Streamlined To Extremes

by Chris Burlace

Text and photo compliments of:





Article published in Motorhome Monthly, Britain's number one motorhome magazine
published by Stone Leisure Ltd.
Over the years Chris Burlaces’ Pioneers of The Motorhome World has been
a regular feature of Motorhome Monthly.




Is it a motorhome? Is it just a car and trailer caravan? Well, although it comprises a motive unit and a living unit, this outfit was conceived and developed as a whole. The objective was to achieve the ultimate in streamlining or, as we’d say today, it was all about drag coefficients. So, we are stretching a point and opting to classify inventor Angelo Novo’s creation a motorhome.

Novo, from Guadalupe, California, designed and built his ‘vacation equipment’ in the late 1930s and his friends named it the ‘Ritz of the Road’. The tractor unit is based on a Chevrolet chassis with the Chevy engine - probably their 3.2-litre ohv six-cylinder ‘Cast Iron Wonder’ engine designed in the late twenties and in use until the fifties - at the rear. The body consists of a steel frame clad with thin plywood and the vehicle is just a two-seater. It was able to reach 80mph.

The caravan unit - 16ft long by 6ft wide and 7ft high - was on a special low chassis; the sidewalls were of plywood again and the top was aeroplane fabric over a structure of quarter inch laths. Two doors on the right open to a kitchen and lounge/diner at the front and a bedroom at the rear.

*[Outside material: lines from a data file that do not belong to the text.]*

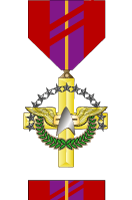 Meritorious Expeditionary Team Medal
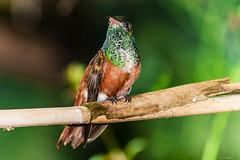 BIRD (cune1) Tags: uccelli birds animali animals natura nature alberi trees italia oasidisantalessio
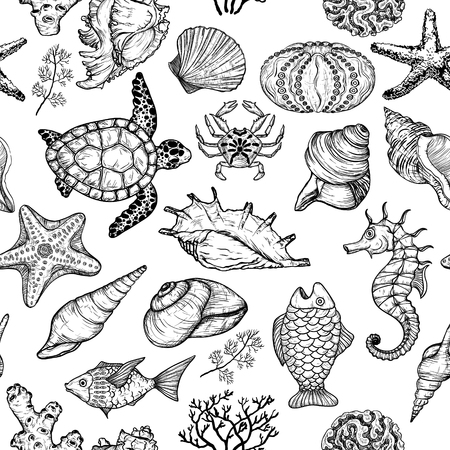Seamless pattern with sketch of sea shells, fish, corals and turtle. Ocean life 向量圖像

Streamlining had more merit in the USA where higher towing speeds were permitted than the 30mph maximum for caravans here in the ’30s. Contemporary comment in ‘Caravan World’, in which this outfit featured in 1937, drew attention to the space limitation imposed by the streamlined style and showed a hankering for the old ‘box-type’ ’vans. The sentiment perhaps lingered on for a good many years and resulted in some of those rather brick-shaped motorhomes which we still remember well.